_Task item_.
Your task is to give the records again exactly. Leave each picture out.

[Saved data entries]

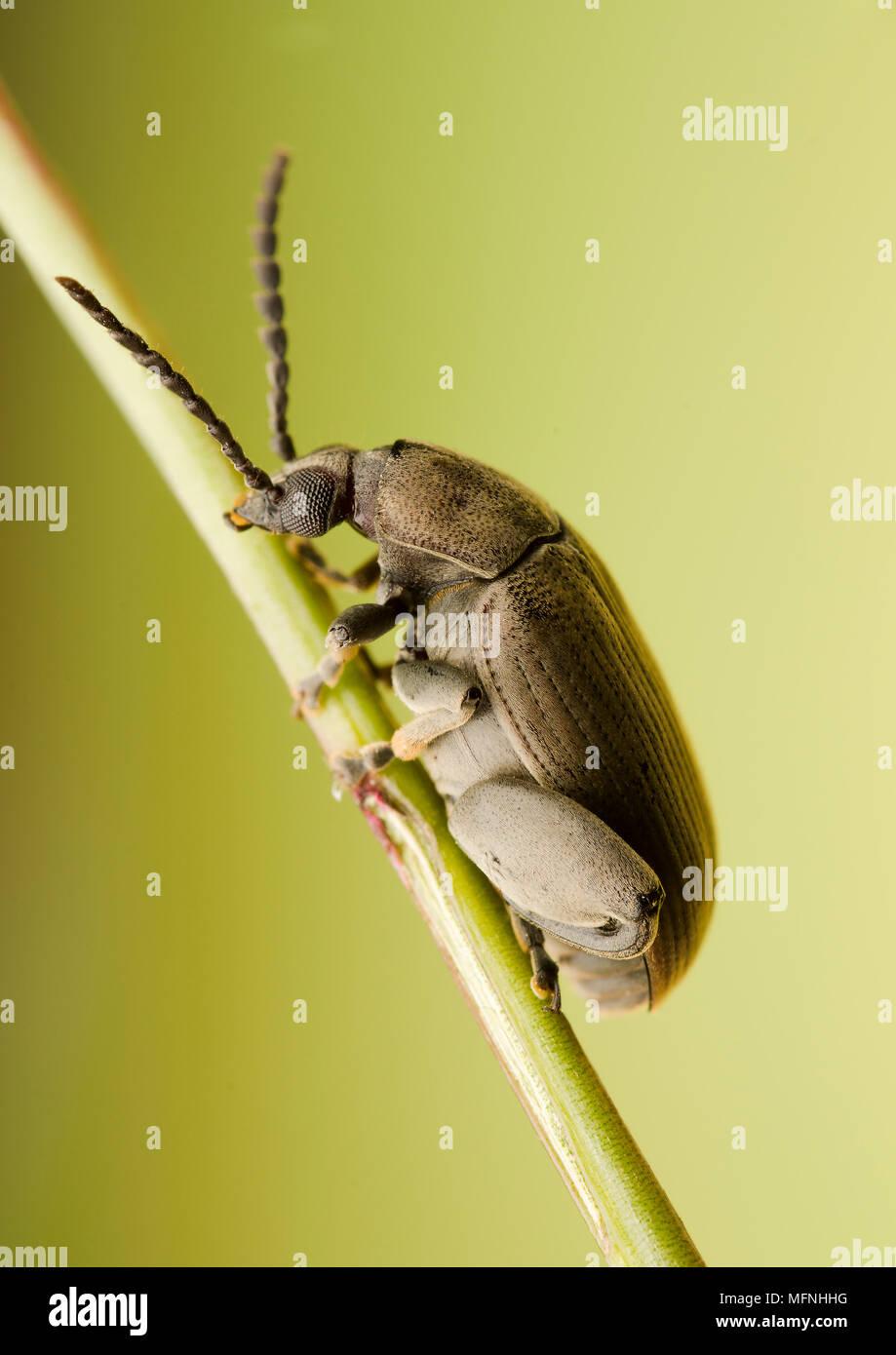 Chrysomelidae Imagen De Stock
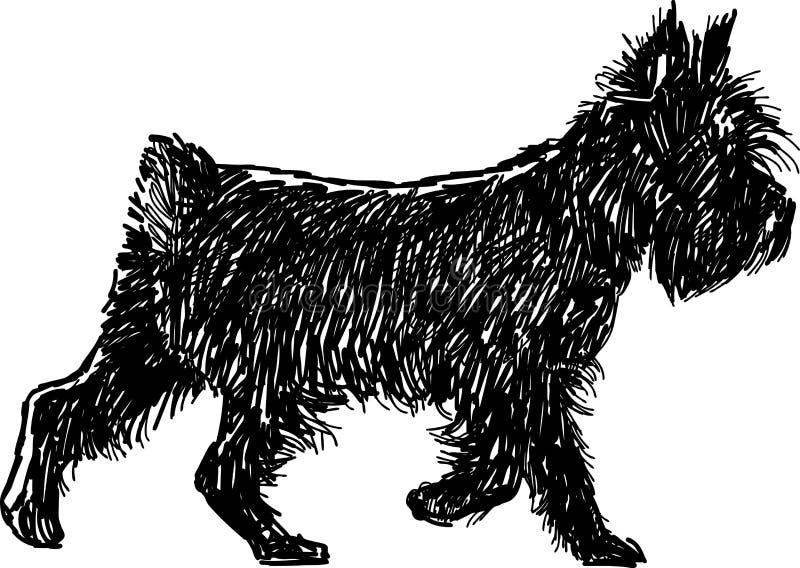 Svart terrier royaltyfri illustrationer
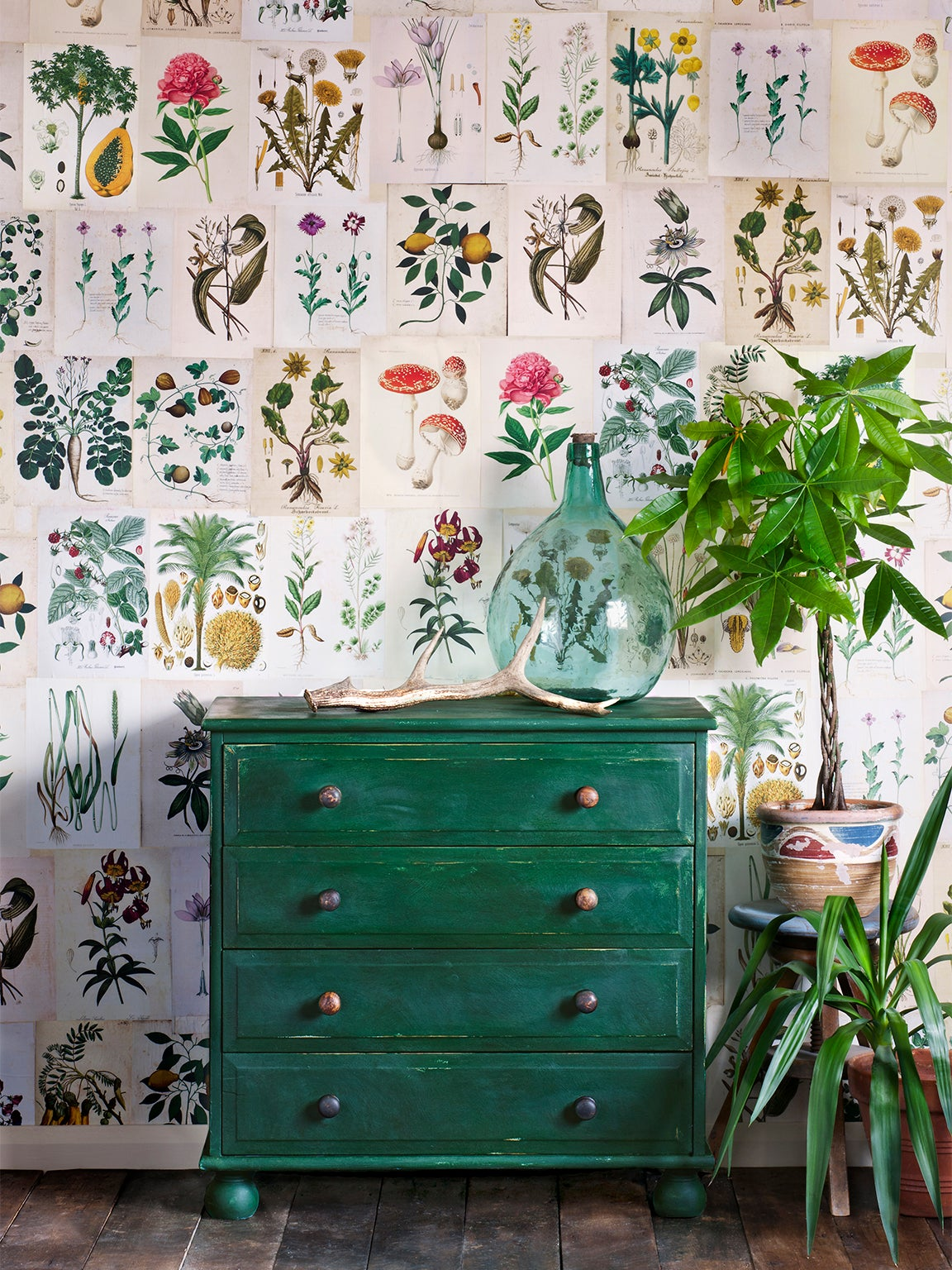 green dresser and plants in front of floral-print wallpaper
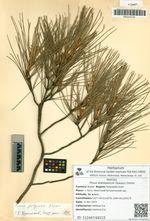 Pinus stankewiczii (Sukacz.) Fomin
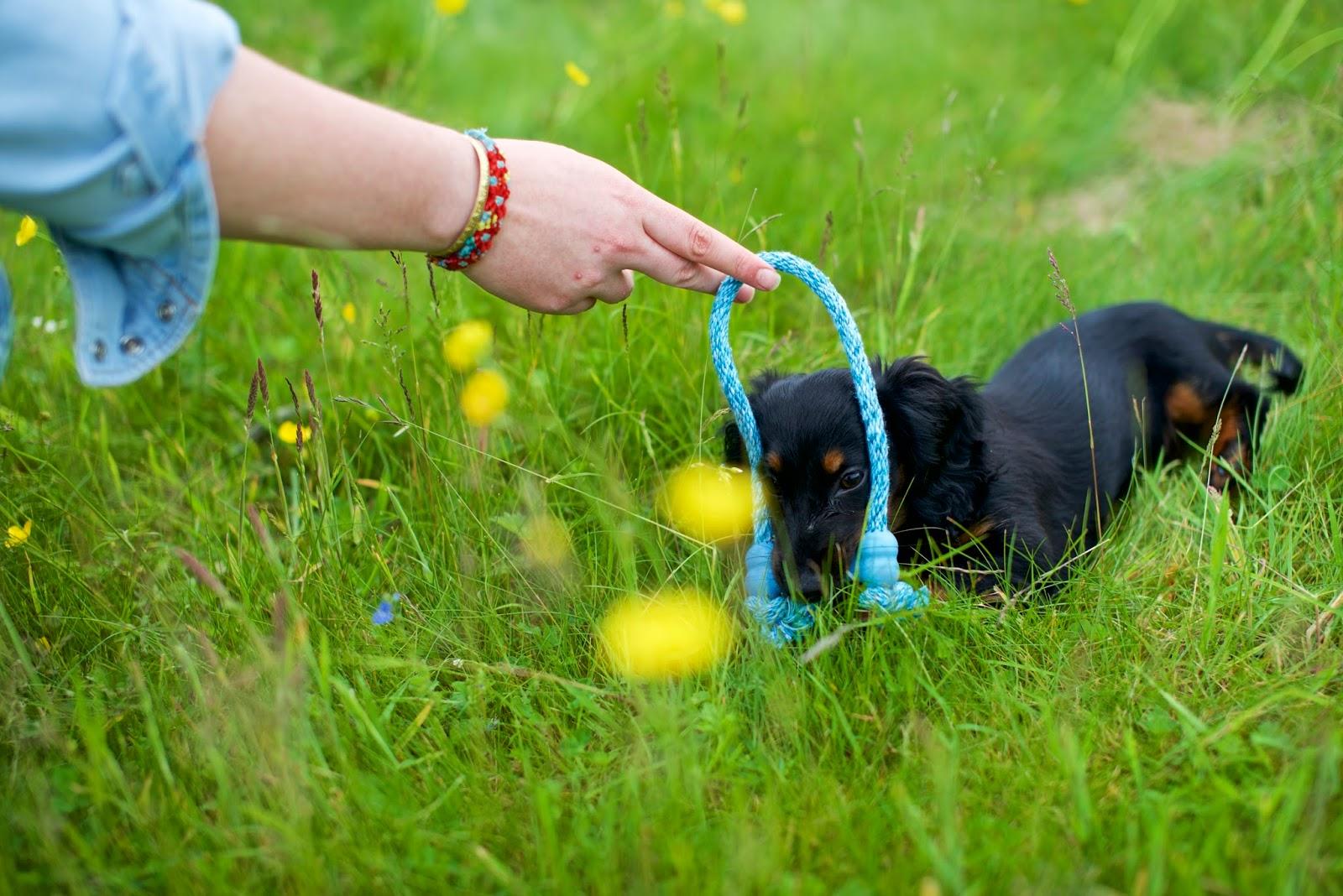 liquidgrain liquid grain dog puppy hetty teething toy treats feedem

_The completed task_.
 Chrysomelidae Imagen De Stock
 Svart terrier royaltyfri illustrationer
 green dresser and plants in front of floral-print wallpaper
 Pinus stankewiczii (Sukacz.) Fomin
 liquidgrain liquid grain dog puppy hetty teething toy treats feedem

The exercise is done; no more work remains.